Der ganze übrige Raum innerhalb des Walles war mit Gartenanlagen ausgefüllt, die aus der Zeit des Neubaues herrührten und mit ihren geraden Gängen, kunstvoll verschnittenen Taxushecken, Buchsbaumpyramiden und ihren Sandsteingöttern, die allen Regeln der Ästhetik und allen Gesetzen der Anatomie so naiv Hohn sprachen, den Charakter dieser Zeit deutlich genug dokumentierten. Hier und da freilich war ein Geist der Neuerung in die Anlagen gefahren. Der Buchs hatte seine verkrüppelten Glieder, so gut es gehen wollte, in eine naturgemäße Baumgestalt auszurenken versucht; die beiden Seiten eines Heckenganges hatten gemeinschaftliche Sache gemacht und sich zu einem undurchdringlichen Gestrüpp vereinigt; ein Gärtner, der für die stumme Sprache von Taxuspyramiden kein Verständnis mehr besaß und eine praktischere Richtung verfolgte, hatte, unbekümmert um den ästhetischen Eindruck, Äpfel-, Birnen-, Kirschen- und Pflaumenbäume gepflanzt, wo er gerade Platz fand, und hier und da seinen Gemüsebeeten den Luxus der Blumenrabatten geopfert. Eine Schwester der Najade im Hof war von Himbeer- und Stachelbeersträuchern fast überwuchert, aber sie hatte sich in ihr Schicksal zu finden gewußt, ihren Kopf behalten, und plauderte in stiller Nacht geschwätzig von der guten alten Zeit.
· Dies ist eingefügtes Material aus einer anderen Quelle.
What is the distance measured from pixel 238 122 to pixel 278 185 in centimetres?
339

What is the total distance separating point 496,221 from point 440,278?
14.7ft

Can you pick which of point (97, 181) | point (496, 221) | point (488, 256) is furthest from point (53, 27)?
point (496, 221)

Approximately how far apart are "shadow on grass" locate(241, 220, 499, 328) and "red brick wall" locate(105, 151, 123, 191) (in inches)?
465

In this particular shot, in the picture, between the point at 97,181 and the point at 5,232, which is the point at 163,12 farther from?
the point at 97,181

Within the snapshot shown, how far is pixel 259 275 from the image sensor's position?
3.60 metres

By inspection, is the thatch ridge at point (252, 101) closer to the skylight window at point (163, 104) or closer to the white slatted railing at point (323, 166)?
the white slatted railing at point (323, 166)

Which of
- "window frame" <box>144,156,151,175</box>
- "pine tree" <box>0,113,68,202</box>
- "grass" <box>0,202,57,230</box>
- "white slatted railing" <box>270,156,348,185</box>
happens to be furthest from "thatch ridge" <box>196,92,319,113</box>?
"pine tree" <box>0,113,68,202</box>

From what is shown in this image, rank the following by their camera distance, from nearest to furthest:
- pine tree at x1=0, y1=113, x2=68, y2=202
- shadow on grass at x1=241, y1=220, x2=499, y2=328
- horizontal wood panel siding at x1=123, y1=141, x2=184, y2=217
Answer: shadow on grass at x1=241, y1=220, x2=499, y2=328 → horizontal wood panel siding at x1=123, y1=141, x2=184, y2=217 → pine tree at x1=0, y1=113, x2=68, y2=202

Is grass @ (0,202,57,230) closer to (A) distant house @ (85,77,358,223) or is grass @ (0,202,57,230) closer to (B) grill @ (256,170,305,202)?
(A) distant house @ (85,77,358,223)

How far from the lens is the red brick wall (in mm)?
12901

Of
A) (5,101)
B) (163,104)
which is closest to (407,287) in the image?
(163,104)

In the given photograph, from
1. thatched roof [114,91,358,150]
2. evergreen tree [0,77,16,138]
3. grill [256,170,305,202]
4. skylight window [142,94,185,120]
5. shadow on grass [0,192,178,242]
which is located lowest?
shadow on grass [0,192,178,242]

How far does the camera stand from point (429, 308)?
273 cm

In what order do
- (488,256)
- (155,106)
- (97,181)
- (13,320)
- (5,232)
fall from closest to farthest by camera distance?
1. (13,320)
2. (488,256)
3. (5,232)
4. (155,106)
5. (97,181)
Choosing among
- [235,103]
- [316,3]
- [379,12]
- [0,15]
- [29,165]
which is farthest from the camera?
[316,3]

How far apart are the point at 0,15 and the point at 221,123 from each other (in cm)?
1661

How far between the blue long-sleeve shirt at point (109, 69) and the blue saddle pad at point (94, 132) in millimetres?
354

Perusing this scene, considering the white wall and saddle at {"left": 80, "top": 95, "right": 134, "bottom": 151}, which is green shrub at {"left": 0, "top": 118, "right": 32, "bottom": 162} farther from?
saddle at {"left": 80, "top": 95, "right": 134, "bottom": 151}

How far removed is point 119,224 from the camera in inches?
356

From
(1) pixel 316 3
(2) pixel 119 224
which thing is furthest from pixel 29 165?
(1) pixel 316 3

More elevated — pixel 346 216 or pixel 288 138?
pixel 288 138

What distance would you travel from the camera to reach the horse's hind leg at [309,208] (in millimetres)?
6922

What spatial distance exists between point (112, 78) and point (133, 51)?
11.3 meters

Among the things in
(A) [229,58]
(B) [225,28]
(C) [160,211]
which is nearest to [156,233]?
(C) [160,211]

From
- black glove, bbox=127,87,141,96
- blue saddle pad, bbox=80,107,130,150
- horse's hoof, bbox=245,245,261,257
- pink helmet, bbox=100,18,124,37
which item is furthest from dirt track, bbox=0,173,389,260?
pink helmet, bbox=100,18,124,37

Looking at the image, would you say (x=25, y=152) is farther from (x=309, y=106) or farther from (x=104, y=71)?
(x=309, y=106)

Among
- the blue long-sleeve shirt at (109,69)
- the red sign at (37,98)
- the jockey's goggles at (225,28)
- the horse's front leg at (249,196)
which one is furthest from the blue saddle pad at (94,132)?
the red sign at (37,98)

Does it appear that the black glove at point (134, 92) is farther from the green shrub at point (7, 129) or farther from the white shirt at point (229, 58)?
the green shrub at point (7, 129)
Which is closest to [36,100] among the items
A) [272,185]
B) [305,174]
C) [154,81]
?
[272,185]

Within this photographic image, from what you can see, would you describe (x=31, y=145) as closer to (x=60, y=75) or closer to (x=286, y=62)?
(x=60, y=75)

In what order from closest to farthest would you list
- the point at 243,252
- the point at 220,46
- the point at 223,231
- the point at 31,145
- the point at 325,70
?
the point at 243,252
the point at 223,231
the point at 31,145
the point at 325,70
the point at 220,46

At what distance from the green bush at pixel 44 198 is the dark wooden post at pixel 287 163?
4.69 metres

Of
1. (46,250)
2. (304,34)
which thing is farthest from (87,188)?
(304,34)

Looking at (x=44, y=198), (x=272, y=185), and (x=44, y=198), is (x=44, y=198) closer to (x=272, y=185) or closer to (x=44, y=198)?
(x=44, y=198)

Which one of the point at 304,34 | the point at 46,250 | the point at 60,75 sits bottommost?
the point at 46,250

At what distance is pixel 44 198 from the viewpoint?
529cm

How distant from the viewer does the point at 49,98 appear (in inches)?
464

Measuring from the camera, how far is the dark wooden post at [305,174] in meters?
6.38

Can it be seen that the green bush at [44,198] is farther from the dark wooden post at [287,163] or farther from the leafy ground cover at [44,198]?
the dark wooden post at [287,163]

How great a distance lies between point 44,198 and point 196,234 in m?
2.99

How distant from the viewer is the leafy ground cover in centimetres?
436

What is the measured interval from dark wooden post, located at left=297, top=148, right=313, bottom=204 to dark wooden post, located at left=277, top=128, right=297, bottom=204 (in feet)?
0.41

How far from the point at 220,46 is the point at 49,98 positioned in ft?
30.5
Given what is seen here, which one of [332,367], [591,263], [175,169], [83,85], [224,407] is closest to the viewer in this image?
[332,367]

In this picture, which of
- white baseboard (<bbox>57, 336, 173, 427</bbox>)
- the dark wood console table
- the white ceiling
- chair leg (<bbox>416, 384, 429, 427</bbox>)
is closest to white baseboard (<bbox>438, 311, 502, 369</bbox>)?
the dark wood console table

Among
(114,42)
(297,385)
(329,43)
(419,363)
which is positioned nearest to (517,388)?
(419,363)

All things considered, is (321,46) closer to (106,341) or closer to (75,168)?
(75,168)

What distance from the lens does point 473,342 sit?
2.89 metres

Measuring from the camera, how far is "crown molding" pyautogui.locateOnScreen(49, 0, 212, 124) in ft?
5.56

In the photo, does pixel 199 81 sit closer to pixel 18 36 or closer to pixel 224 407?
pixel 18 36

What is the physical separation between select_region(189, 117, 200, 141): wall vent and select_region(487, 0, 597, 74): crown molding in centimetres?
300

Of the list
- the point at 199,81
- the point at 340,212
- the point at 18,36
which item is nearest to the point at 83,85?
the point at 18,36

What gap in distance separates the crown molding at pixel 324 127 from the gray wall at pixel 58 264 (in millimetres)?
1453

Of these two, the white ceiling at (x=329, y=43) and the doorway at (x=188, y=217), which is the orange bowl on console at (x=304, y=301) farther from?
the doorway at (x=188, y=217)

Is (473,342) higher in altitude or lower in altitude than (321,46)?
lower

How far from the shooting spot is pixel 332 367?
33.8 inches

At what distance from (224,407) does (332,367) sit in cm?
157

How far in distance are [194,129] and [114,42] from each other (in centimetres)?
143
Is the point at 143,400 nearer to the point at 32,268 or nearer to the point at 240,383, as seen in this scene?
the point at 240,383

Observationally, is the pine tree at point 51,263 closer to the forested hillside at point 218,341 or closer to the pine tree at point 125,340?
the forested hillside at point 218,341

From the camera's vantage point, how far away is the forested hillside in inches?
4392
So hatte von dem Riesenwalle, der aus der grauen Heidenzeit stammte, bis zu den Spargelbeeten, die gestern angelegt waren, seit einem Jahrtausend jede Generation etwas zur Befestigung, Verschönerung oder Verbesserung dieses Wohnsitzes beigetragen. Vieles war spurlos verschwunden, vieles hatte sich erhalten; Altes hatte der Zeit gespottet, Neues war mit der Zeit alt geworden; aber da selbst das Älteste die Spuren des Lebens, der fortdauernden Nutzbarkeit trug, so war nirgends ein Sprung, ein Riß bemerkbar, und das Ganze machte den wohltuenden Eindruck, als ob es eben nicht anders sein könnte. Zwar seinen primitiven Charakter hatte das Schloß Grenwitz gänzlich eingebüßt, und wenn Oswald des Abends, von einem Spaziergang mit seinen Zöglingen zurückkommend, auf einer Stelle des Walles stehenblieb, von der er den schattigen, grasbewachsenen Hof, den blumenreichen Garten und das Schloß überblicken konnte, um dessen graue Mauern das Zwielicht wogte und die schnellen Schwalben zwitschernd kreisten, da glaubte er nicht die alte Stammburg fehdelustiger Barone, sondern das stille Klosterasyl beschaulicher Mönche vor sich zu sehen.